When one of these smoking parties is organized, the guests assemble together, sometimes in a hut, and sometimes in the open air. They gravely seat themselves in a circle, round a vessel of water,—sometimes an ox-horn stuck in the ground, and sometimes a sort of basin made of raw hide. All being assembled, one of them takes a stone pipe, and fills it with a mixture of tobacco and the shavings of some yellow wood.

The pipe being prepared, all the company lie flat on their faces, with their mantles drawn up to the top of their heads. The pipe is then lighted and passed round, each drawing into his lungs as much smoke as he can swallow, and retains it as long as he can exist without breathing. As soon as the smoke is expelled, the men begin a series of groanings and gruntings, which become louder and louder, until they are absolutely deafening. By degrees they die away; and when quiet has been restored, each takes a draught of water, sits silently for a space, and then slowly rises and moves away.

Captain Bourne is of opinion that this ceremony has in it something of a religious element. The groaning and grunting might be due to the tobacco, or the substance which is mixed with it, but the sounds seemed to him to be louder and more emphatic than they would have been if entirely involuntary; and the breathings, writhings, and other accompaniments, the profound gravity, and the abstinence from speech, all appeared to have some religious signification.

The same traveller gives a very amusing account of a visit paid by a Patagonian physician to the hut of a chief. The party were just preparing to shift their quarters, after the Patagonian fashion, when one of the daughters came in, carrying a child who was crying loudly, and who was supposed in consequence to be very ill. The journey was stopped, and a messenger despatched for the wise man, who soon came, and brought with him his magic medicines, rolled up in two pieces of skin.

These were laid on the ground, and the doctor squatted by the side of them, fixing a steady gaze on the child, who presently ceased crying. Encouraged by this success, the wise man ordered a clay plaster to be applied. This was done. Some yellow clay was brought, moistened until it was like paint, and with this substance the child was anointed from head to foot. The clay seemed to have but little good effect, for the child began to cry as badly as ever.

The two mysterious packages were now untied, and out of one the doctor took a bunch of rhea sinews, and from the other a rattle. The doctor then fingered all the sinews successively, muttering something in a very low tone of voice, and after he had muttered for some five minutes or so, he seized his rattle and shook it violently. He next sat in front of the patient, and stared at him as he had done before. After an interval of silent staring, he turned to the chief and asked whether he did not think that the child was better. A nod and a grunt expressed assent, and the mother on being asked the same question gave a similar response.

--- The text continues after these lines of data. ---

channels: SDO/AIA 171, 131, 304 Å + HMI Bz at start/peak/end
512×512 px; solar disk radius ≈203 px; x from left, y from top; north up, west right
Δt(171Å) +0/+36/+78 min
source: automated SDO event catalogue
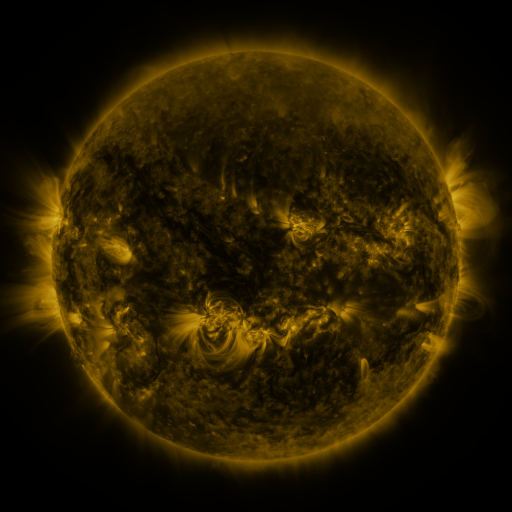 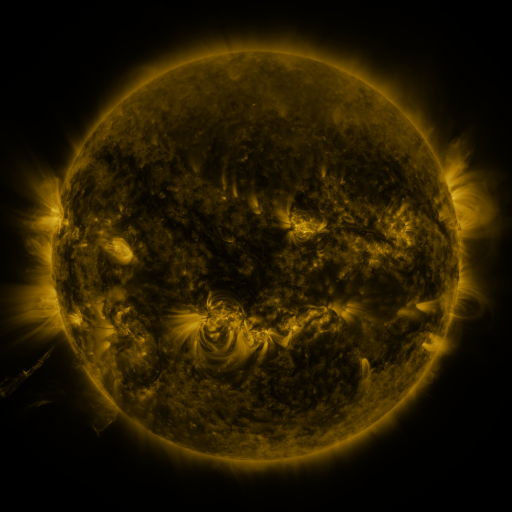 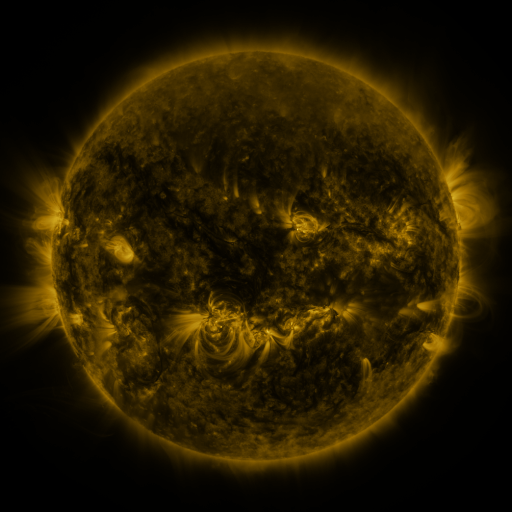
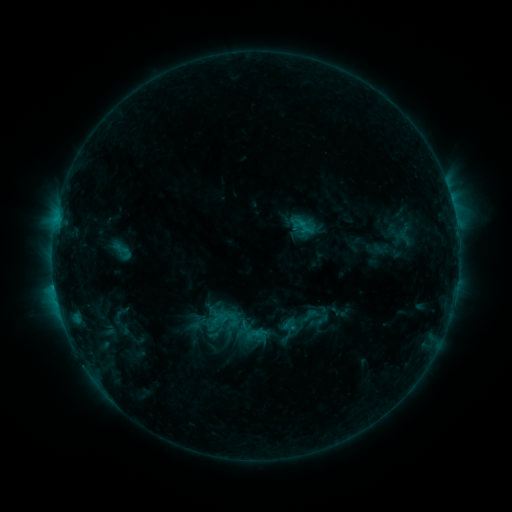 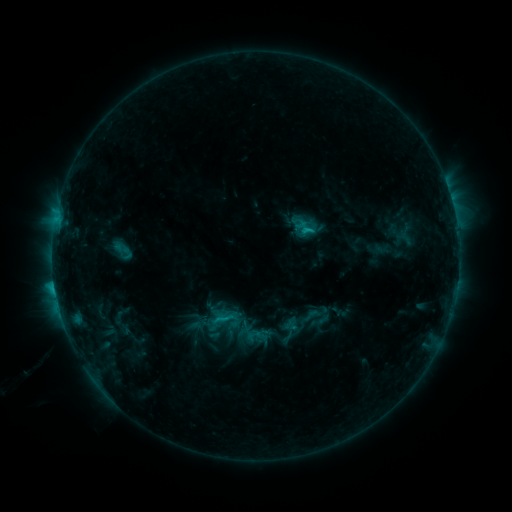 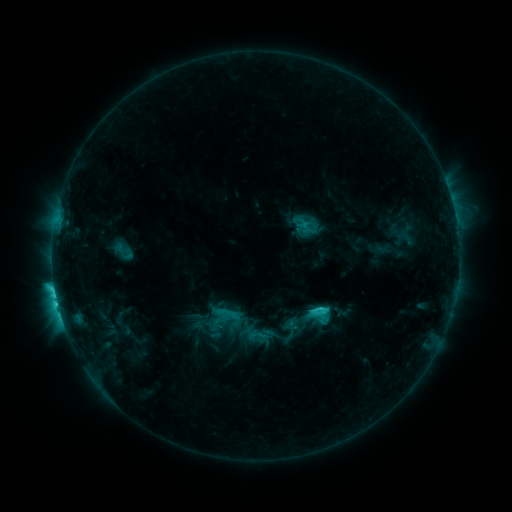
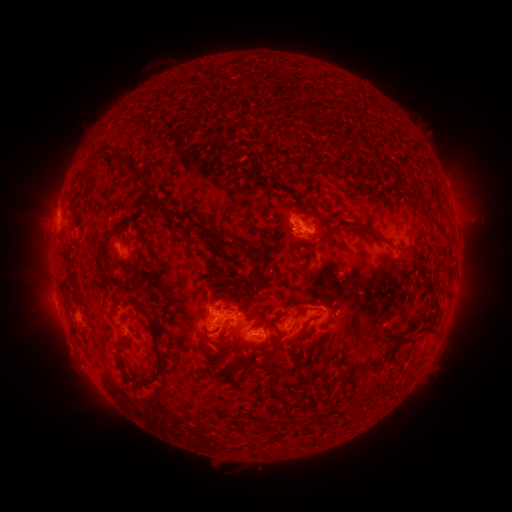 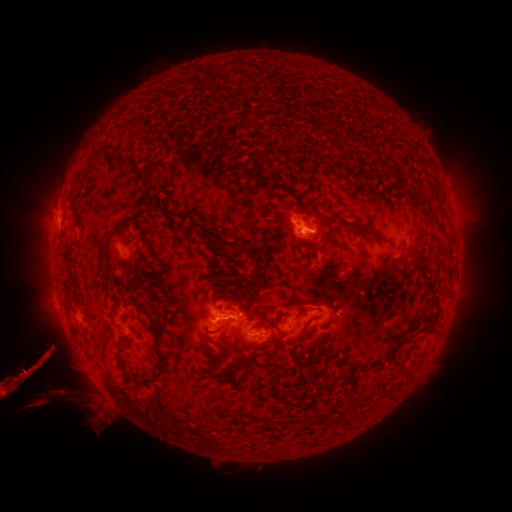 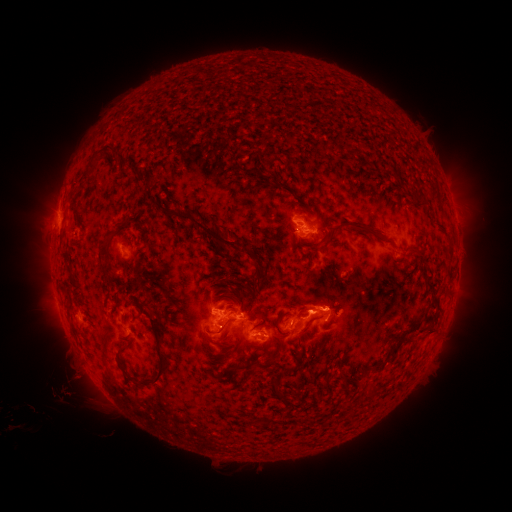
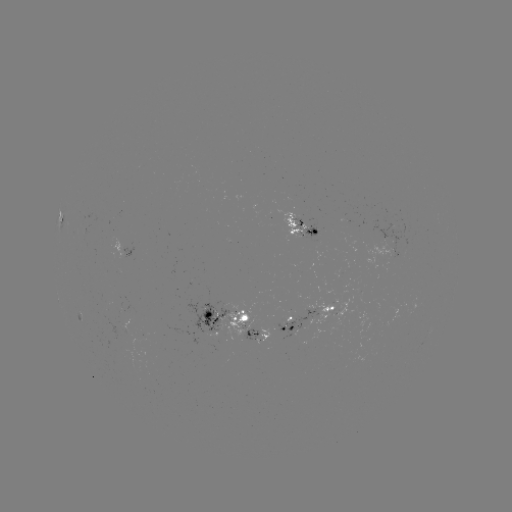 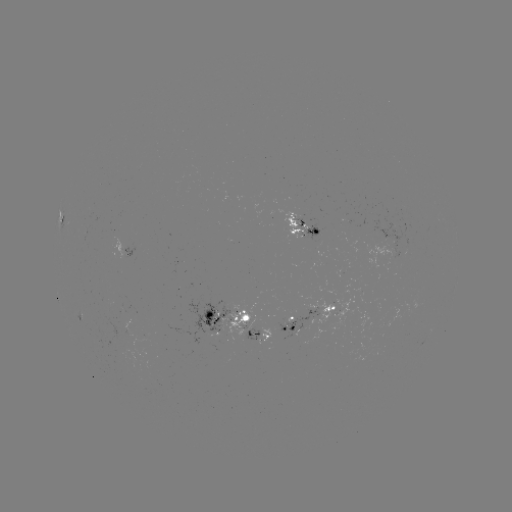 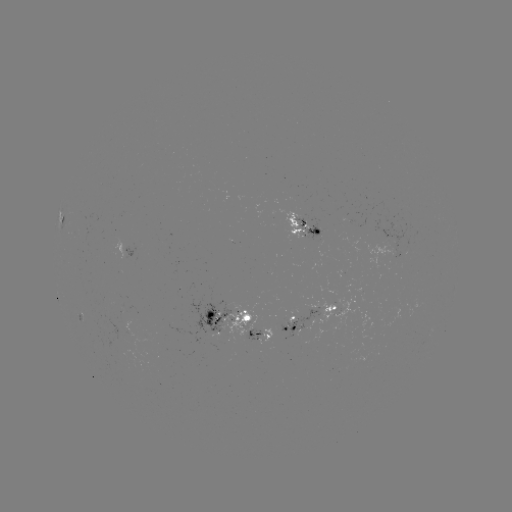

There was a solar eruption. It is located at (59, 369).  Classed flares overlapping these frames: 2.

The same process was then repeated—the silent stare, the painting with clay, the lingering of the sinews, the muttering of inaudible words, the shaking of the rattle, and the concluding stare. The treatment of the patient was then considered to be complete. The chief gave the doctor two pipefuls of tobacco by way of fee. This was received gratefully by the man of skill, who gave his rattle a final shake by way of expressing his appreciation of the chief’s liberality, and went his way. As soon as he had gone, the child resumed its crying, but the parents were satisfied that it was better, and, as Captain Bourne testifies, it soon became quite composed, and throve well afterward.

The general mode of life among the Patagonians is not particularly alluring to persons of civilized habits, if we may judge from the graphic picture drawn by Captain Bourne:—

“A few dry sticks and a bunch of dry grass were brought; mine host drew from a convenient repository a brass tinder-box with a stone and a piece of steel, and soon produced a blaze that brilliantly illuminated the scene. By its light I was enabled to survey the first specimen of Patagonian architecture that had blessed my vision. It was constructed in a ‘pointed’ style, though not very aspiring, consisting of a row of stakes about eight feet high, each terminating in a crutch or fork, with a pole laid across them; two parallel rows of stakes on either side about two feet high, with similar terminations and a similar horizontal fixture; and a covering composed of skins of the guanaco sewed together with the sinews of the ostrich, the only thread used by the people. This covering is thrown over the framework and fastened by stakes driven through it into the ground. For purposes of ventilation, some interstices are left; but these again are half closed by skins attached to the outside, so that the air from without and the smoke from within (in default of a chimney) must insinuate themselves through these apertures in great quantities.

“In truth, my first survey was rather hurried; the first cheerful gleam had scarcely set my eyes on the look-out, when I was fain to shut them against an intolerable smoke. In no long time I felt as bacon, if conscious, might be supposed to feel in the process of curing. No lapse of time was sufficient to reconcile the eyes, nostrils, and lungs to the nuisance. Often have I been more than half strangled by it, and compelled to lie with my face to the ground as the only endurable position. ‘Talk that is worse than a smoky house’ must be something out of date, or Shakespeare’s imagination never comprehended anything so detestable as a Patagonian hut. The chief and his numerous household, however, seemed to enjoy immense satisfaction, and jabbered and grunted and played their antics and exchanged grimaces as complacently as if they breathed a highly exhilarating atmosphere.